# 09 · Ablation Study (SpectraMind V50)

Mission‑grade **ablation orchestrator** for V50 using the **CLI + Hydra** only (no ad‑hoc training code). This notebook:

1) Defines a small **grid of Hydra overrides** for symbolic/architecture flags (ablation candidates).
2) Invokes the official CLI ablation runner (e.g., `spectramind ablate ...`) to execute multiple runs.
3) Collects all **run metrics** from `outputs/` and compiles a **leaderboard** (CSV/MD/HTML).
4) Renders comparison plots (e.g., Val GLL, coverage metrics) and exports them under `outputs/notebooks/09_ablation_study/`.
5) Optionally registers artifacts with **DVC** for reproducibility.

_Notebook contract_: **Thin orchestration** over CLI/Hydra; all artifacts written under `outputs/` and tracked as appropriate.

In [None]:
import os, sys, json, subprocess, platform, shutil, time
from pathlib import Path
from datetime import datetime
import numpy as np
import pandas as pd
import matplotlib.pyplot as plt
import seaborn as sns
sns.set_context('notebook'); sns.set_style('whitegrid')

ROOT = Path.cwd()
NB_OUT = ROOT / 'outputs' / 'notebooks' / '09_ablation_study'
NB_OUT.mkdir(parents=True, exist_ok=True)
OUT_ROOT = ROOT / 'outputs'
LOGS = ROOT / 'logs'
LOGS.mkdir(exist_ok=True, parents=True)

print('ROOT:', ROOT)
print('NB_OUT:', NB_OUT)
print('OUT_ROOT:', OUT_ROOT)
print('Python:', platform.python_version())

def sh(cmd, check=True, cwd=None, env=None):
    print('\n$', cmd)
    r = subprocess.run(cmd, shell=True, cwd=cwd or ROOT, env=env)
    if check and r.returncode != 0:
        raise RuntimeError(f'Command failed ({r.returncode}): {cmd}')
    return r.returncode

# Try to find the CLI
CLI = shutil.which('spectramind')
if CLI is None:
    if (ROOT/'spectramind.py').exists():
        CLI = f"{sys.executable} {ROOT/'spectramind.py'}"
    else:
        CLI = f"{sys.executable} -m spectramind"
print('CLI:', CLI)

## Parameters — Ablation Grid
Edit these lists to control the set of overrides.

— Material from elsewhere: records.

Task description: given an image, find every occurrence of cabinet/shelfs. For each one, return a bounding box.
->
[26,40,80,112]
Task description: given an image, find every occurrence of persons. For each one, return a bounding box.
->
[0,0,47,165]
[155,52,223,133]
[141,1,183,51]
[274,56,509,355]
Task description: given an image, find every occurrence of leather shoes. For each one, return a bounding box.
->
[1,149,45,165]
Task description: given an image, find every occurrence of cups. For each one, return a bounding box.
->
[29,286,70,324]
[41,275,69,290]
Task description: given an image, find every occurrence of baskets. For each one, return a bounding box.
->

The ablation runner will combine them (Cartesian product) or accept explicit lists depending on your CLI.

**Examples**
- Toggle symbolic losses or weights
- Switch AIRS encoder (e.g., GAT vs baseline)
- Adjust smoothness weight, nonneg cap, batch size/optimizer minor tweaks

> Keep the grid **small** when testing interactively (e.g., 3–6 configs). For a larger grid, run headless via CI.

In [None]:
RUN_TS = datetime.utcnow().strftime('%Y%m%d_%H%M%S')
ABLATE_TAG = f"ablate_{RUN_TS}"
ABLATE_OUTDIR = OUT_ROOT / 'ablate' / ABLATE_TAG
ABLATE_OUTDIR.mkdir(parents=True, exist_ok=True)

# Grid candidates (Hydra overrides); keep short for demo
SYMBOLIC_ON = [True, False]                      # turn symbolic loss on/off
SMOOTH_W = [0.0, 0.1]                            # smoothness weight
ENCODER = ['airs_gnn_gat', 'airs_gnn_baseline']  # encoder variants (example names)

# Build override strings for each point
def build_override(symbolic_on, smooth_w, encoder):
    return [
        f"symbolic.enabled={'true' if symbolic_on else 'false'}",
        f"symbolic.smooth_w={smooth_w}",
        f"model.airs_encoder={encoder}",
        # Demo: fast run settings (adapt to your code)
        "training.fast_dev_run=true",
        # Tag & output dir
        f"run.tag={ABLATE_TAG}"
    ]

GRID = [build_override(a,b,c) for a in SYMBOLIC_ON for b in SMOOTH_W for c in ENCODER]
print(f"Grid size: {len(GRID)}")
for ex in GRID[:3]:
    print('example overrides:', ex)

## Run Ablations via CLI
This cell calls the official ablation entry point. Your repository may expose one of these shapes:

1. `spectramind ablate` with arguments like `--grid-json` or repeated `+override` flags.
2. `spectramind train ...` executed in a loop (fallback mode shown below if no ablate subcommand exists).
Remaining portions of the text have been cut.